Swap every "Comparing" in the rows below for "Contrasting" and write all the lines out again with nothing else changed. Leave the pictures out.

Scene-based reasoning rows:
===============
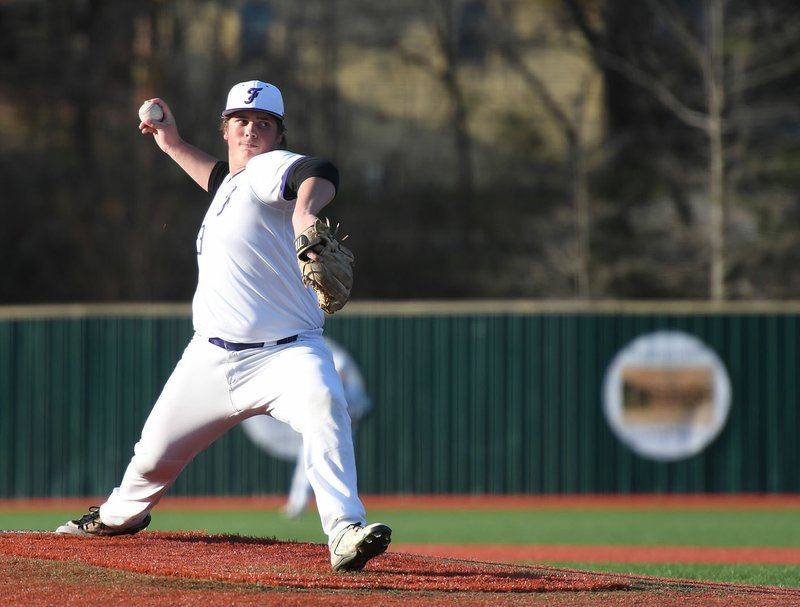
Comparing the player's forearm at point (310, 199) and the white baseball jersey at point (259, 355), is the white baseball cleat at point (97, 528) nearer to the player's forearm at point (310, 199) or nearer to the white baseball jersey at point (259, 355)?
the white baseball jersey at point (259, 355)

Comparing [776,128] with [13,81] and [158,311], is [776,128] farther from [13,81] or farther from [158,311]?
[13,81]

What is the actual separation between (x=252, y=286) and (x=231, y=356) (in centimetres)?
30

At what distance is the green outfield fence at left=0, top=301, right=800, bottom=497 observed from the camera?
625 inches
===============
EXERCISE ANSWER
Contrasting the player's forearm at point (310, 199) and the white baseball jersey at point (259, 355), is the white baseball cleat at point (97, 528) nearer to the player's forearm at point (310, 199) or nearer to the white baseball jersey at point (259, 355)?
the white baseball jersey at point (259, 355)

Contrasting [776,128] with [13,81] and [158,311], is [776,128] farther from [13,81] or farther from [158,311]?
[13,81]

What is the actual separation between (x=252, y=286) and (x=231, y=356) (in centimetres)?
30

At what distance is the green outfield fence at left=0, top=301, right=800, bottom=497 observed from the camera?
625 inches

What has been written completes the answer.